Leetcode 705) Design HashSet
in Algorithms
My solution
- the denominator is better to be big prime number -> Then, there would be a lot more different remainder values, which will reduce time to look up the target value.
class MyHashSet {
private LinkedList[] bucket;
private int room = 10000;
//
public MyHashSet() {
//prime number can generates multiple different remainder.
bucket = new LinkedList[room];
for(int i =0;i<room;i++){
bucket[i]= new LinkedList<Integer>();
}
}
public void add(int key) {
//no repeating keys
if(!contains(key)){
bucket[hashCode(key)].add(key);
}
}
public void remove(int key) {
LinkedList<Integer> l =bucket[hashCode(key)];
for(int i =0;i<l.size();i++){
if(l.get(i)==key){
l.remove(i);
}
}
}
public boolean contains(int key) {
LinkedList<Integer> l =bucket[hashCode(key)];
for(int i =0;i<l.size();i++){
if(l.get(i)==key){
return true;
}
}
return false;
}
public int hashCode(int key){
return key%room;
}
}
/**
* Your MyHashSet object will be instantiated and called as such:
* MyHashSet obj = new MyHashSet();
* obj.add(key);
* obj.remove(key);
* boolean param_3 = obj.contains(key);
*/
Different solution
class MyHashSet {
boolean[] set;
public MyHashSet() {
set = new boolean[1];
}
public void add(int key) {
if (key > set.length - 1) {
boolean[] temp = new boolean[key + set.length * 2];
System.arraycopy(set, 0, temp, 0, set.length);
set = temp;
}
set[key] = true;
}
public void remove(int key) {
if (key <= set.length - 1) {
set[key] = false;
}
}
public boolean contains(int key) {
if (key <= set.length - 1) {
return set[key];
}
return false;
}
}
/**
* Your MyHashSet object will be instantiated and called as such:
* MyHashSet obj = new MyHashSet();
* obj.add(key);
* obj.remove(key);
* boolean param_3 = obj.contains(key);
*/

Written exercise 1 »
Copy the HashSet write-up from "Leetcode 705) Design" down to "the target value.", swapping "denominator" for "divisor".
Written exercise 2 »
In the first solution of the HashSet write-up, what value is the room field set to?

Data shown »
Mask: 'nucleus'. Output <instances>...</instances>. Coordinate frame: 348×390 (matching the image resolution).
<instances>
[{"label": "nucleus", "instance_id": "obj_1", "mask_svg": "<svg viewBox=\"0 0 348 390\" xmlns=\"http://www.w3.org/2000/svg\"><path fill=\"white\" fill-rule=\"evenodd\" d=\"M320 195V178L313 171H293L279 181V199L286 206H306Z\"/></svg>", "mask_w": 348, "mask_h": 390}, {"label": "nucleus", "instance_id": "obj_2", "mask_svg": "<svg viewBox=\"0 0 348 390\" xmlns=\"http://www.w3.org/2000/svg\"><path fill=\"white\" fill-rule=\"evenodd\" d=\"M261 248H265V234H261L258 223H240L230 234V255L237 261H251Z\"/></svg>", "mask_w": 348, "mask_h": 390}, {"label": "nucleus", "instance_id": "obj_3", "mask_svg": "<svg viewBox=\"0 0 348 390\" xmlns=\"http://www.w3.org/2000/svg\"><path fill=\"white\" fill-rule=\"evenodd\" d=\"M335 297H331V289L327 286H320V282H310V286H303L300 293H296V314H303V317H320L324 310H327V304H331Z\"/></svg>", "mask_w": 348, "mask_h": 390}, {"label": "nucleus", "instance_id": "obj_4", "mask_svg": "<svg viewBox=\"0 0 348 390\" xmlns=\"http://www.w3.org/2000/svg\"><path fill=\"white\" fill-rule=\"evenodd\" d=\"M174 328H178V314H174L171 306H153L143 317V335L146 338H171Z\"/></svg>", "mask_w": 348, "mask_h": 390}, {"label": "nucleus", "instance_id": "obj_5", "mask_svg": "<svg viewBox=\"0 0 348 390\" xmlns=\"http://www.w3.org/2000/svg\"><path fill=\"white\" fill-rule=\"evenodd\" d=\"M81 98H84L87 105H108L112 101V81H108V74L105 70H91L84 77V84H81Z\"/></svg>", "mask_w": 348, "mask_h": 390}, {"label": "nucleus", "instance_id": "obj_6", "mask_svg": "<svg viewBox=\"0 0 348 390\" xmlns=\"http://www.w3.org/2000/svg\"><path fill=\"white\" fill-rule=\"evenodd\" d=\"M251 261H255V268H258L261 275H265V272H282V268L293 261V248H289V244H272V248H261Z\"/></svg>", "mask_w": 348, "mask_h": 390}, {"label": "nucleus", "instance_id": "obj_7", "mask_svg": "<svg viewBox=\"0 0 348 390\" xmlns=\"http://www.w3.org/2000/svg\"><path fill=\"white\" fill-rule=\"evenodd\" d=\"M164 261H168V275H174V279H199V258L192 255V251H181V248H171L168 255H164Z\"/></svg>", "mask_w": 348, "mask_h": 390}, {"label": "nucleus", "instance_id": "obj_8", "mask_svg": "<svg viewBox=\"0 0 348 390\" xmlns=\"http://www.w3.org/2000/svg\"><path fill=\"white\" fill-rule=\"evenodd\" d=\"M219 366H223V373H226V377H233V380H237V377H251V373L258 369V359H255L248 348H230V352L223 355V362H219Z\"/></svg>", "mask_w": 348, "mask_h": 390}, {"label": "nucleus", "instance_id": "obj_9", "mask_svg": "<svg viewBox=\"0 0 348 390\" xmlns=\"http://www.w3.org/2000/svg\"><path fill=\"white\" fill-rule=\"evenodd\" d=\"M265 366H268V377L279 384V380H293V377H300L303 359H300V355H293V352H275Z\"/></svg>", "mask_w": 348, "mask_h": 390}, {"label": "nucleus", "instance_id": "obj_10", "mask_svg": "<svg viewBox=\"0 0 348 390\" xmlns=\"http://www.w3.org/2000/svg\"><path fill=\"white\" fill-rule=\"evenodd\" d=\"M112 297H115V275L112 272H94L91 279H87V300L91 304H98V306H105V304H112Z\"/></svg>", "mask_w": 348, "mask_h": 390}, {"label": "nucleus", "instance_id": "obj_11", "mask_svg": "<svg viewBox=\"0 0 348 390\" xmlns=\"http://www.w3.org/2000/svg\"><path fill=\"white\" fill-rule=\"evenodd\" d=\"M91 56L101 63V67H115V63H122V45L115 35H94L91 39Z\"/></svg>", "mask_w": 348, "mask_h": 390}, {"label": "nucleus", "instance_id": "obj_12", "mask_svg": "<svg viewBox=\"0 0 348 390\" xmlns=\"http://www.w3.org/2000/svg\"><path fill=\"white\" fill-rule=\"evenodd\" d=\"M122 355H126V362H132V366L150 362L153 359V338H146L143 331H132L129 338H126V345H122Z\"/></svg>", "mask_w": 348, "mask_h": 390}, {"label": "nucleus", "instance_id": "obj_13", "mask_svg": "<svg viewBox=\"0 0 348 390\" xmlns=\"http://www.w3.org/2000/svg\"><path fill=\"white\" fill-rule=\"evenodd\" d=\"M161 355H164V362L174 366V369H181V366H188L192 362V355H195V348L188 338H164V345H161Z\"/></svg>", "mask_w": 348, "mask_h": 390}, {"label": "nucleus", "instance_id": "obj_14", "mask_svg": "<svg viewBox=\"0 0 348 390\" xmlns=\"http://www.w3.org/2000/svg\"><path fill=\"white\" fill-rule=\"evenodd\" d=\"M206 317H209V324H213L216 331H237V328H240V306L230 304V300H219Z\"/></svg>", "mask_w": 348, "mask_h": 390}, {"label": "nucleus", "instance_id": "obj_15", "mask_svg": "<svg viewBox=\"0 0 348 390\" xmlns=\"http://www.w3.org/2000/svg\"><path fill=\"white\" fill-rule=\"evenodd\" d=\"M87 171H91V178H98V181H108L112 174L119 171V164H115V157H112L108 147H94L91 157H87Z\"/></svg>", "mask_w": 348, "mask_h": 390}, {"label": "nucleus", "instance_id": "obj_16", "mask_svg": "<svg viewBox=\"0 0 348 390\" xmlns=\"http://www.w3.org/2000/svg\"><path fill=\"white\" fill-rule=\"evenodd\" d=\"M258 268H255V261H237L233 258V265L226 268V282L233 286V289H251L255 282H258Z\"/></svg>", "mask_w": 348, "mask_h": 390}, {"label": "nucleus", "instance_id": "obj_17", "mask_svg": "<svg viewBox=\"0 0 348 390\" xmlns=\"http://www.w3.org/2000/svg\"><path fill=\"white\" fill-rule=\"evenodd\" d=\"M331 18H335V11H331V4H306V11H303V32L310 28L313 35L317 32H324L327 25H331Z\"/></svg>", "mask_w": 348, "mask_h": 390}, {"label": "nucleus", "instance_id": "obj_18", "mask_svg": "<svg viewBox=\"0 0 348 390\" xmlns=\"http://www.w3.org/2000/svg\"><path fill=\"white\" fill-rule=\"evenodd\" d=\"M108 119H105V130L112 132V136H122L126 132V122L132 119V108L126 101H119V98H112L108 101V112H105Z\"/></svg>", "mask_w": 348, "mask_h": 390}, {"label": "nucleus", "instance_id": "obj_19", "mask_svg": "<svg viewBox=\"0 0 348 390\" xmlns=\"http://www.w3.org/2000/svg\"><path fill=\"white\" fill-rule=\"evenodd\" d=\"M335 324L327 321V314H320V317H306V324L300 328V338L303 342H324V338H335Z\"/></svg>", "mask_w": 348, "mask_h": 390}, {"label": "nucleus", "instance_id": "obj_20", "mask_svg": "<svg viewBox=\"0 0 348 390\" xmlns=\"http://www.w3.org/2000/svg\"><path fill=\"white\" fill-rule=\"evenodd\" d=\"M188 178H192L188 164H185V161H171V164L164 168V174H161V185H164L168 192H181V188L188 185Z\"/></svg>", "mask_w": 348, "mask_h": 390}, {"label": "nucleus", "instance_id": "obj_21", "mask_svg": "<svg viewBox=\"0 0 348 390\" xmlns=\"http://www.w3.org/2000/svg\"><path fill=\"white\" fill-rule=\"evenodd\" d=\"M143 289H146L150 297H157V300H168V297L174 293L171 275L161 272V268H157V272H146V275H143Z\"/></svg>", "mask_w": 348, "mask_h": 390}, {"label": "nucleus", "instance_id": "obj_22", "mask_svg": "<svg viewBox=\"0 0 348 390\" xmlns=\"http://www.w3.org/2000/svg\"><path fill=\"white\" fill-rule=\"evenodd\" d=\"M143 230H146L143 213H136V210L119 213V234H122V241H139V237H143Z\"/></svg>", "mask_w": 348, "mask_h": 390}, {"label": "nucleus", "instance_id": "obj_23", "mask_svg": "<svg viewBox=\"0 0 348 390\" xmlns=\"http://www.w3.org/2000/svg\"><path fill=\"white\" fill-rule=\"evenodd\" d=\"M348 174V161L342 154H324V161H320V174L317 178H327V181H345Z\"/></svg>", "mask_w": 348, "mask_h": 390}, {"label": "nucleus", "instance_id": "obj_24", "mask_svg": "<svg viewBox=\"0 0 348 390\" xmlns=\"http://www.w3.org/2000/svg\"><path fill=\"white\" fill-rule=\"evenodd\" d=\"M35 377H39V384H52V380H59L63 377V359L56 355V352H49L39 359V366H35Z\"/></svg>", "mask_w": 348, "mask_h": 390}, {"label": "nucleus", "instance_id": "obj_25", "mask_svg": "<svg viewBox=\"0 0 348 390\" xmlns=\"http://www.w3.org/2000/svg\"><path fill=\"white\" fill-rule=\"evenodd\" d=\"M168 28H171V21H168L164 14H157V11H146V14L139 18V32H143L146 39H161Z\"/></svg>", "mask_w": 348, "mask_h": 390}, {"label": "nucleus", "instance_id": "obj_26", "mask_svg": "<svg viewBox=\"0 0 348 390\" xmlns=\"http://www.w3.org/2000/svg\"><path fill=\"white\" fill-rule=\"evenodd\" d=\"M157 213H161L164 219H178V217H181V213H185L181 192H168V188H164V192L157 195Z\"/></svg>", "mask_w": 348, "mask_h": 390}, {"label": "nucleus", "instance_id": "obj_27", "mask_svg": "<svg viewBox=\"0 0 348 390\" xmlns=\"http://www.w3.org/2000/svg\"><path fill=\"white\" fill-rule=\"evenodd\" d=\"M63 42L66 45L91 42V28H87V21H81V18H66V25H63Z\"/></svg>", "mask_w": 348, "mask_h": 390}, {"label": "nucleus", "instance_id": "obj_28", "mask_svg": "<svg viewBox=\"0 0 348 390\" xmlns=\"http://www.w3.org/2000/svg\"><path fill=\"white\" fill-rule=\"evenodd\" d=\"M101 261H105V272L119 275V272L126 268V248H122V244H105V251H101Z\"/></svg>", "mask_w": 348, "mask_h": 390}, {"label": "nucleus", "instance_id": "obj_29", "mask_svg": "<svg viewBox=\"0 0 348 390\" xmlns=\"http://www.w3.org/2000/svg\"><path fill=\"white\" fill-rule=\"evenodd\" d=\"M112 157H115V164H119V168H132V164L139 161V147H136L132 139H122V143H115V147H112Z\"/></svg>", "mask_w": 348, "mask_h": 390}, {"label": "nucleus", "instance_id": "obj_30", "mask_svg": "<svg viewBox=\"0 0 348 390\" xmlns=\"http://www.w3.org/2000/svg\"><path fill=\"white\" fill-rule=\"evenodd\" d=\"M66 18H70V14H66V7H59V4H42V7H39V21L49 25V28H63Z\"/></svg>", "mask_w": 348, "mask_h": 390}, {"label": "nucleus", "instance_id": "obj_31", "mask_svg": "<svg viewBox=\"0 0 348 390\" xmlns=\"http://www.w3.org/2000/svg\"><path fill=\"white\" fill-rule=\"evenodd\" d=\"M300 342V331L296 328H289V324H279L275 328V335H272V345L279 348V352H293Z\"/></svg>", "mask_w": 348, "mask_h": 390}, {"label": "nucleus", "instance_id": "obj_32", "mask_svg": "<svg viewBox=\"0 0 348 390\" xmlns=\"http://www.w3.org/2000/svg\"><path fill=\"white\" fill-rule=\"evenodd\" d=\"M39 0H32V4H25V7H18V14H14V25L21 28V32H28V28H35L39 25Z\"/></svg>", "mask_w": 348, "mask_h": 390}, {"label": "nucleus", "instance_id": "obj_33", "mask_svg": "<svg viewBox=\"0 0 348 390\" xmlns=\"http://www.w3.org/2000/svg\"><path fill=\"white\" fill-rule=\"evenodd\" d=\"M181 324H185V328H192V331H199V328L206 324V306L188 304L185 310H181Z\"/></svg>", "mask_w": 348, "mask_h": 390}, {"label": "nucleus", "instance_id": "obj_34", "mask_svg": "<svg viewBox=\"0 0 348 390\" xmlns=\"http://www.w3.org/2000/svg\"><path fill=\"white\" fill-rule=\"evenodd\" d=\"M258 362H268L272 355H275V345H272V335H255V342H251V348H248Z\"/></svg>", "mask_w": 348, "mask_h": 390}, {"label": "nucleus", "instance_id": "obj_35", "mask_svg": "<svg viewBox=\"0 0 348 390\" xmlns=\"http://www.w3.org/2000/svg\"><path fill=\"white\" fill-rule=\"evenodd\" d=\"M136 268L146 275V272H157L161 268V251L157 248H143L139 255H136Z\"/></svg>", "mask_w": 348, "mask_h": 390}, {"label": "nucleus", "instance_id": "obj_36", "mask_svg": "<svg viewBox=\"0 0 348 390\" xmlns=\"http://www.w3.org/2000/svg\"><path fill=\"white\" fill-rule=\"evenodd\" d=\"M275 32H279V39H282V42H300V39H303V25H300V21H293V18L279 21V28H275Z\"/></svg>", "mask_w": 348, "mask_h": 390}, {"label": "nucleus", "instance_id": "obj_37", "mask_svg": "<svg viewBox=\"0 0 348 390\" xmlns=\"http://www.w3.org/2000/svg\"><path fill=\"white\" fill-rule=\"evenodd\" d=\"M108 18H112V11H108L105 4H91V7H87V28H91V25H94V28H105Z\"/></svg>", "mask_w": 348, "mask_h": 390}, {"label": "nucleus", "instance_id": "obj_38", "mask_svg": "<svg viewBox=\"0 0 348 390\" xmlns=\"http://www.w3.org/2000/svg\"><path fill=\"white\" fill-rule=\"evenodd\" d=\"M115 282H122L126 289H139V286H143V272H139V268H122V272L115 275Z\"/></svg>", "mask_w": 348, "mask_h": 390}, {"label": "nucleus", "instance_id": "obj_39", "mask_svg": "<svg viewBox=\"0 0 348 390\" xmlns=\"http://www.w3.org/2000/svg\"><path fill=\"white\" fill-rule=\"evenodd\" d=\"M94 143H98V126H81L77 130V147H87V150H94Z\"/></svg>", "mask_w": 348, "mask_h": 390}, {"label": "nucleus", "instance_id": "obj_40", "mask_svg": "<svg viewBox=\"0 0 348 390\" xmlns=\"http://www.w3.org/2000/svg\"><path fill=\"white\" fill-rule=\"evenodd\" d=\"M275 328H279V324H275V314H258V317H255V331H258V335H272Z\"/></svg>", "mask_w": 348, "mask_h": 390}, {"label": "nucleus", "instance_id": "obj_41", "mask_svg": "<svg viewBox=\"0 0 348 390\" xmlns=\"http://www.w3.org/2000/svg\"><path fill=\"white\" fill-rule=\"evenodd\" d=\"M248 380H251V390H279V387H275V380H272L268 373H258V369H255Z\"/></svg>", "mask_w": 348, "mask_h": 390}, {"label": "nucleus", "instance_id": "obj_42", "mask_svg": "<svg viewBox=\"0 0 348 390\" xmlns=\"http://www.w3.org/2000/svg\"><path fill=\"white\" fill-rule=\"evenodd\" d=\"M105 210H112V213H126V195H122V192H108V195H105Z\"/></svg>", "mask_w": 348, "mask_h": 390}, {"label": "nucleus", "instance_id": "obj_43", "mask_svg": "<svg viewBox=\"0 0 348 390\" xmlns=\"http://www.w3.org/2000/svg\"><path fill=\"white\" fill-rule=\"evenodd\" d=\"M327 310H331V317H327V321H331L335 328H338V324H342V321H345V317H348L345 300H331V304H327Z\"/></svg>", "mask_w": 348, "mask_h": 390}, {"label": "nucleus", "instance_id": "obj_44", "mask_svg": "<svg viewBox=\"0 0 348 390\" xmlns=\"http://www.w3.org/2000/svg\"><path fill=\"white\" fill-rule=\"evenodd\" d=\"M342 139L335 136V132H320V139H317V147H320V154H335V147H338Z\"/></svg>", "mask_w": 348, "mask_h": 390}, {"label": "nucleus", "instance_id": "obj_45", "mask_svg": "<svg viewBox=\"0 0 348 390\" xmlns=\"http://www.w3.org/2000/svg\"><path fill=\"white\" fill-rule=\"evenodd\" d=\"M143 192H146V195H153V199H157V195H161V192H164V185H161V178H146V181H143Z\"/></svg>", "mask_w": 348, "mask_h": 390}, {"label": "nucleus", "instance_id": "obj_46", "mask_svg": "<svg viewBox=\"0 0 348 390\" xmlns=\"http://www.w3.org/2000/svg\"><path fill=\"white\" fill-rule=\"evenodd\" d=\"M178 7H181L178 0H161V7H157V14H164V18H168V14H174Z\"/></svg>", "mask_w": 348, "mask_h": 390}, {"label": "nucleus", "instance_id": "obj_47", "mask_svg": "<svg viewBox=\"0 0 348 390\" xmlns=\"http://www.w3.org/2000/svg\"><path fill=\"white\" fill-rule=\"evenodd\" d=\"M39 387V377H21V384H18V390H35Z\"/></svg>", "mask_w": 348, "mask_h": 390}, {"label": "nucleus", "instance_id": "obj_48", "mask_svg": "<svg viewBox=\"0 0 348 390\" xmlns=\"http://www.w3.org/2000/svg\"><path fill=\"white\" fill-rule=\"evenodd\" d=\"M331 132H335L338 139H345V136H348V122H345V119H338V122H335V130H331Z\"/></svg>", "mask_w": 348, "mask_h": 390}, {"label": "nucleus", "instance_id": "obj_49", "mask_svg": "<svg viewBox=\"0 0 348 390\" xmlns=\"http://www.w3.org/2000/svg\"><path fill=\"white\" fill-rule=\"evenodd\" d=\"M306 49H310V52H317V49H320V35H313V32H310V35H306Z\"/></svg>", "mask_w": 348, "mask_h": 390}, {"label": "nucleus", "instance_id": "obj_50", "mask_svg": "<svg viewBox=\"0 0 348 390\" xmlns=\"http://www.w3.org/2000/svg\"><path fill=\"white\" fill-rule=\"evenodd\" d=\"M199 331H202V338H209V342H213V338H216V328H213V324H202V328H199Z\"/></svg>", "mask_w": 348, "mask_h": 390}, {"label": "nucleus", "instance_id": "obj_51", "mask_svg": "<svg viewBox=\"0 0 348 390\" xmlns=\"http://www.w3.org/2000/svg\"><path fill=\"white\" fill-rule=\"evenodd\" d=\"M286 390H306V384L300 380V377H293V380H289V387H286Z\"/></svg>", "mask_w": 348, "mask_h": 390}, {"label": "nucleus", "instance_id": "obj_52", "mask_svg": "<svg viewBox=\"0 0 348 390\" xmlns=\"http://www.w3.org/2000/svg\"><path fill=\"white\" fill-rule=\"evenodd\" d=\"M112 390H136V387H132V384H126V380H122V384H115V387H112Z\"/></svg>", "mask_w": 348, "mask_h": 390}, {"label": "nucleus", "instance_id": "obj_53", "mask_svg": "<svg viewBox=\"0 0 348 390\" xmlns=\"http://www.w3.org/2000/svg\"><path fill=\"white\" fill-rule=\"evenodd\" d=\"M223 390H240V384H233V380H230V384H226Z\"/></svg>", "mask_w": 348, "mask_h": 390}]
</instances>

Correct result 1 »
Leetcode 705) Design HashSet
in Algorithms
My solution
- the divisor is better to be big prime number -> Then, there would be a lot more different remainder values, which will reduce time to look up the target value.

Correct result 2 »
10000